→ **Your objective**:
Transcribe the following records exactly, images excluded.

%%

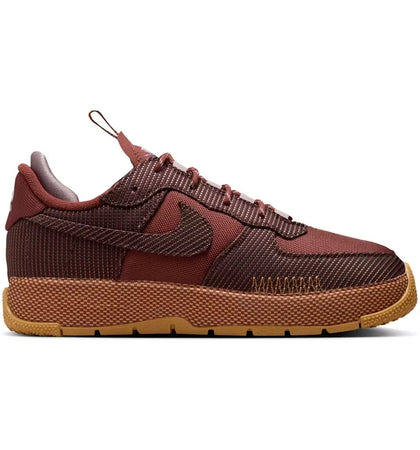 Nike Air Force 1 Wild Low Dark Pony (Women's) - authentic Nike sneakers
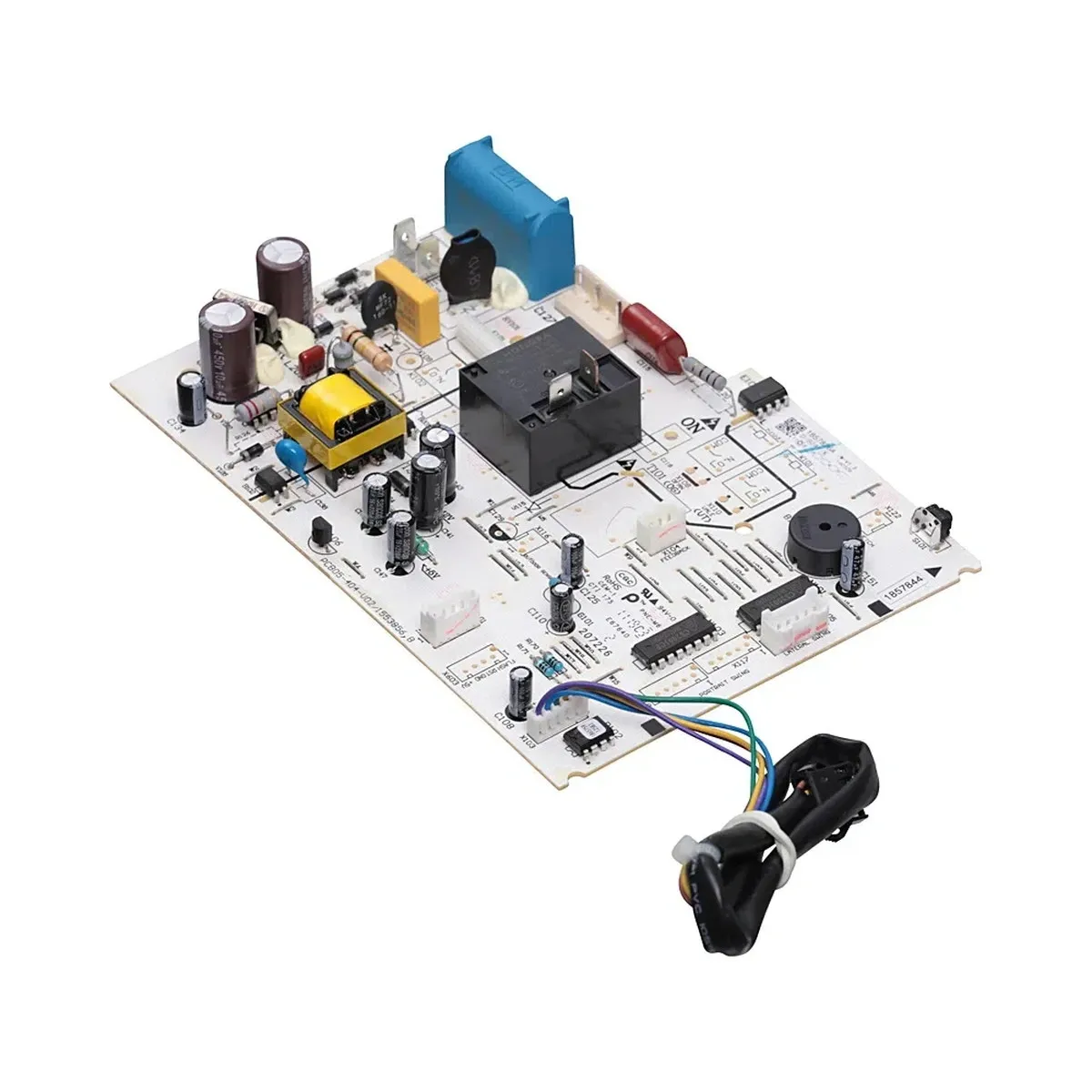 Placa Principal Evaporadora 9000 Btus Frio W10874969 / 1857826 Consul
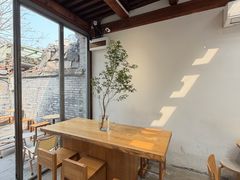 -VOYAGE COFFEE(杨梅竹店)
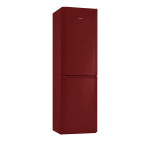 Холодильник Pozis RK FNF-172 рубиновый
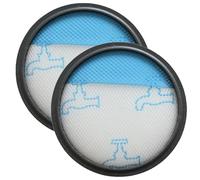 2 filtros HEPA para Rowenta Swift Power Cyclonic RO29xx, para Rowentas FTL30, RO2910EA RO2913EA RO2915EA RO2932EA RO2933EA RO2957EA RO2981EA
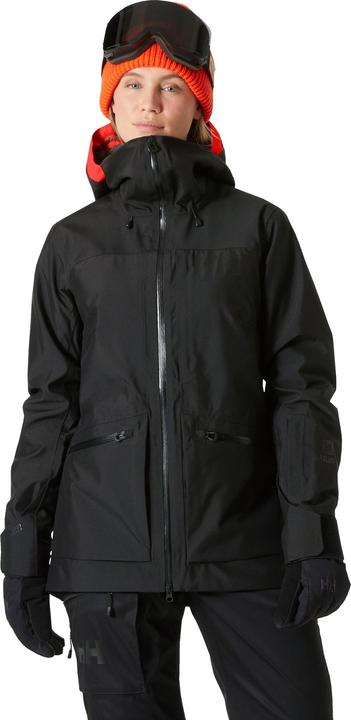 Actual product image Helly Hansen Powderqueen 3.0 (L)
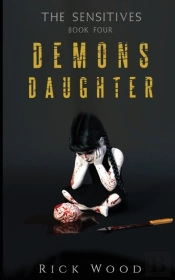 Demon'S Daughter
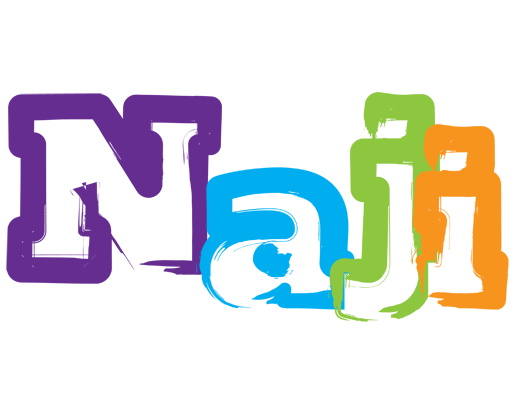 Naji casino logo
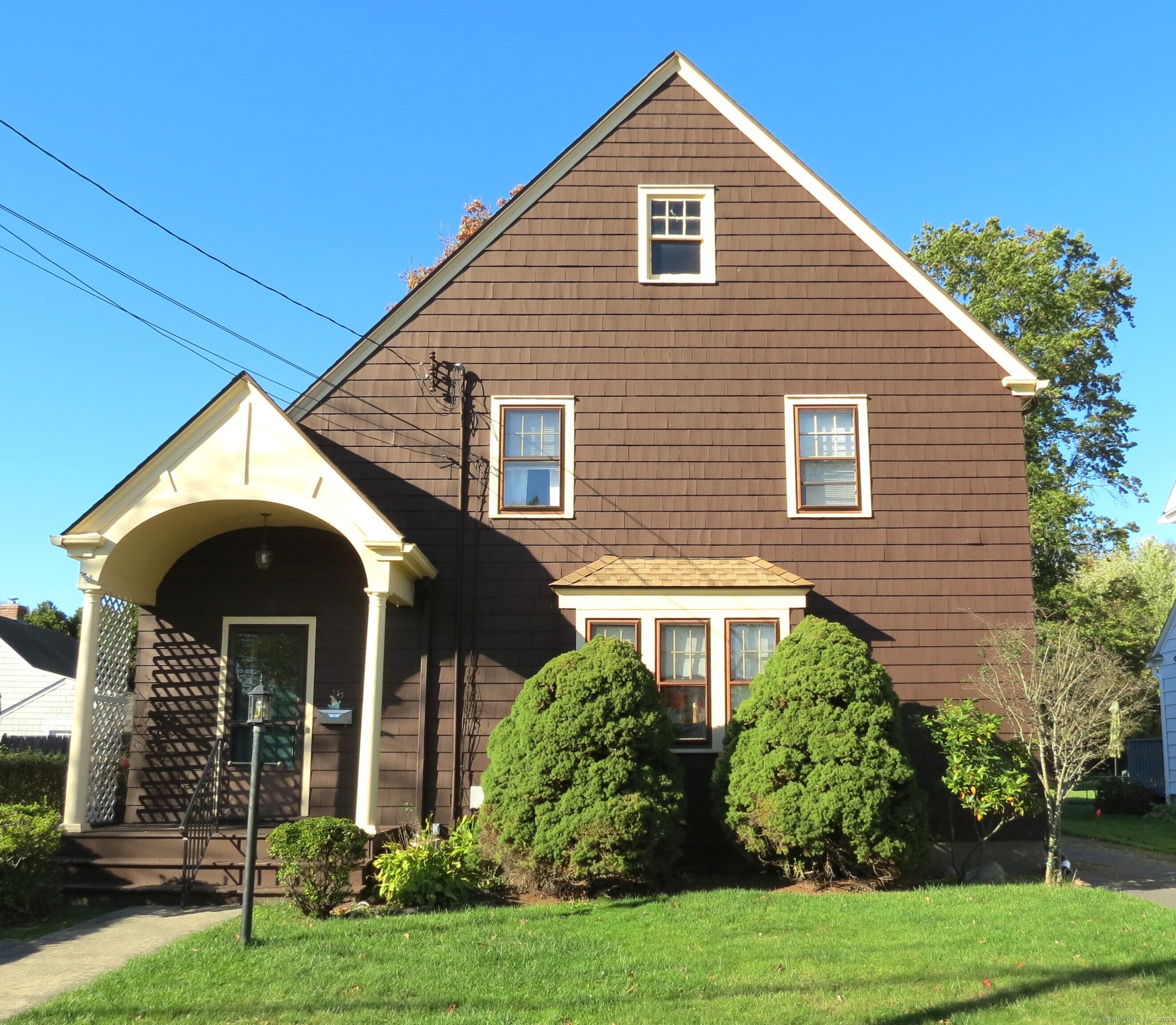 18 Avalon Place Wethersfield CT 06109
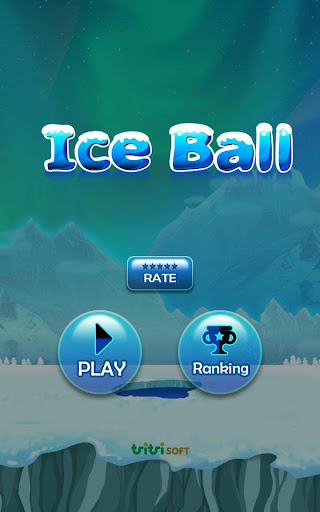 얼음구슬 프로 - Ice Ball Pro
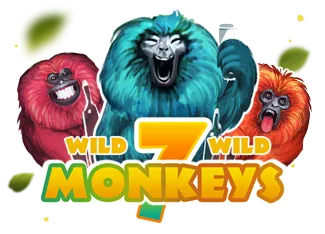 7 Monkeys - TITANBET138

%%

→ **Reply**:
 Nike Air Force 1 Wild Low Dark Pony (Women's) - authentic Nike sneakers
 Placa Principal Evaporadora 9000 Btus Frio W10874969 / 1857826 Consul
 -VOYAGE COFFEE(杨梅竹店)
 Холодильник Pozis RK FNF-172 рубиновый
 2 filtros HEPA para Rowenta Swift Power Cyclonic RO29xx, para Rowentas FTL30, RO2910EA RO2913EA RO2915EA RO2932EA RO2933EA RO2957EA RO2981EA
 Actual product image Helly Hansen Powderqueen 3.0 (L)
 Demon'S Daughter
 Naji casino logo
 18 Avalon Place Wethersfield CT 06109
 얼음구슬 프로 - Ice Ball Pro
 7 Monkeys - TITANBET138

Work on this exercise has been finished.